As a “living archive” that covers more than a millennium of artistic creation, the Index of Medieval Art has always been improved and expanded by the interactions of the cataloguers who create it with the with researchers who use it. Creating these inventories has been an illuminating way to participate in that process and to learn more about the contents of the Index card catalogue being prepared for entry into the online database. This project was challenging at times, due to the sheer breadth of the paper files, but it has been an invaluable undertaking for the ongoing process of research and digitization, and will improve accessibility to the records contained in this century-old archive of medieval art.

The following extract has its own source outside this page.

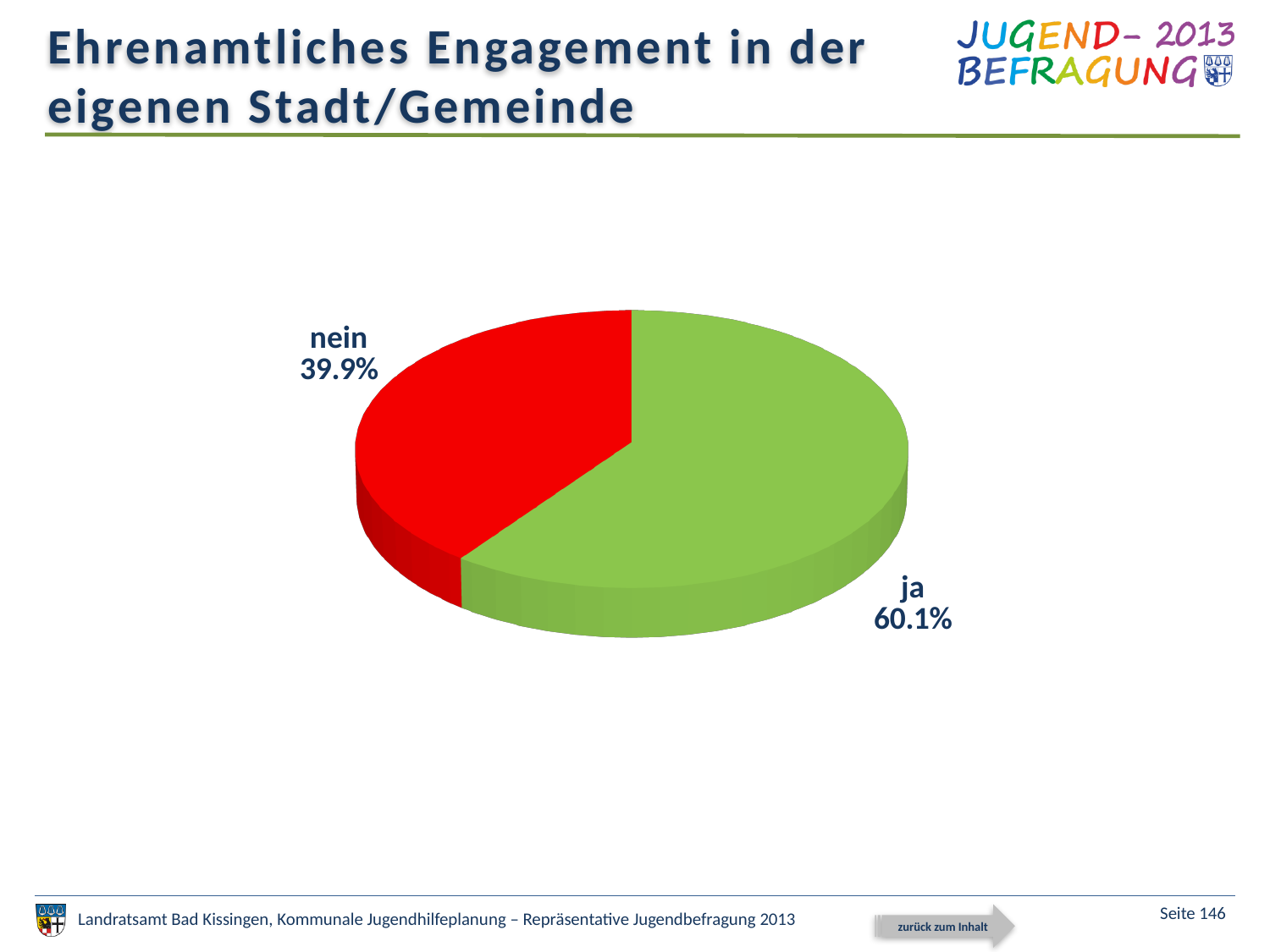
What kind of chart is shown on the slide? pie chart What colour is the "nein" slice? red Which slice of the pie is the largest? ja What share of the pie is labelled "ja"? 60.1% What is the difference in percentage points between the "ja" and "nein" slices? 20.2 Is the share for "nein" greater or less than 50%? less Which slice of the pie is the smallest? nein Which is larger, the "ja" slice or the "nein" slice? ja What share of the pie is labelled "nein"? 39.9% How many slices does the pie chart have? 2 Is the share for "ja" greater or less than 50%? greater What colour is the "ja" slice? green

Michele Mesi is a graduate student at Rutgers University studying Information Science with a concentration in Archives and Preservation. From Rutgers University, she also holds a Bachelor’s degree in English with studies in Art History and in Digital Communication, Information, and Media. Her interests include art conservation, archival processing, and working with rare books and manuscripts.


See Part 1 written by Ryan Gerber.

[1] The Index of Medieval Art follows the standards for material description established by the Getty Art & Architecture Thesaurus (AAT). See the Art & Architecture Thesaurus® Online, https://www.getty.edu/research/tools/vocabularies/aat/.

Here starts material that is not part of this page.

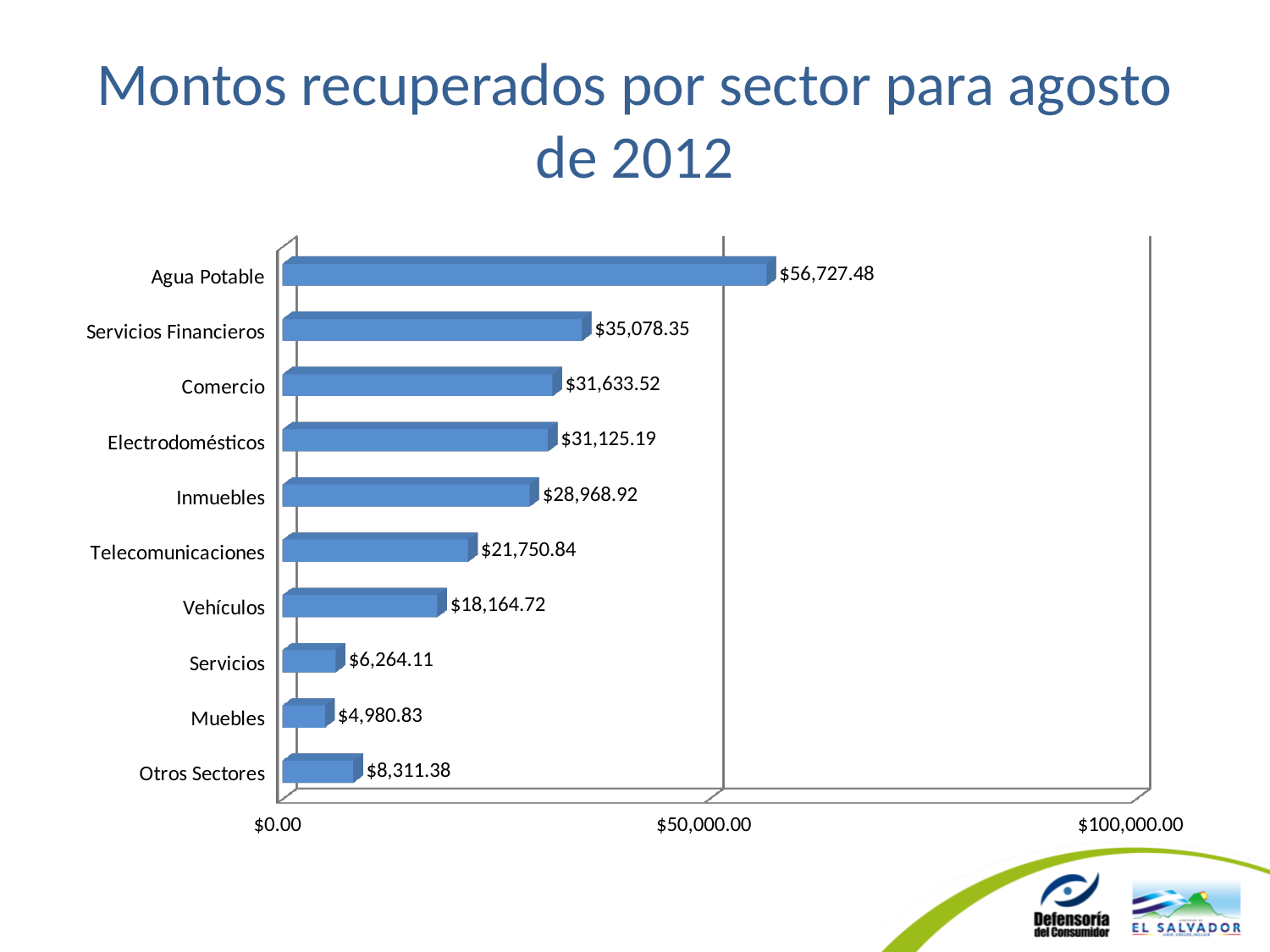
Is the value for Agua Potable greater or less than $50,000.00? greater What kind of chart is shown on the slide? Bar chart What is the value for Muebles? $4,980.83 What is the difference between the values for Agua Potable and Servicios Financieros? $21,649.13 What is the value for Agua Potable? $56,727.48 How many sectors are shown in the chart? 10 Which sector has the highest recovered amount? Agua Potable What is the title of the chart on the slide? Montos recuperados por sector para agosto de 2012 Which sector has the lowest recovered amount? Muebles What is the difference between the values for Otros Sectores and Muebles? $3,330.55 Which is larger, the value for Comercio or the value for Electrodomésticos? Comercio What is the value for Telecomunicaciones? $21,750.84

[2] O. Neverov and A. Durandin, Antique Intaglios in the Hermitage Collection (Leningrad: Aurora Art Publishers, 1976), 7.

[3] Neverov and Durandin, Antique Intaglios, 8.

[4] The Index records the iconography in question as Theodore Tyro or Theodore the General, Slaying Dragon.

[5] See the glossary entry on the Index database Medium browse list for “ivory.”

[6] J. Lowden and J. Cherry, Medieval Ivories and Works of Art: The Thomson Collection at the Art Gallery of Ontario (Art Gallery of Ontario, 2008), 122.

[7] R. H. Randall, “Popular Romances Carved in Ivory,” in Images in Ivory: Precious Objects of the Gothic Age (Detroit Institute of the Arts, 1997), 63.

[8] Randall, “Popular Romances,” 67–68.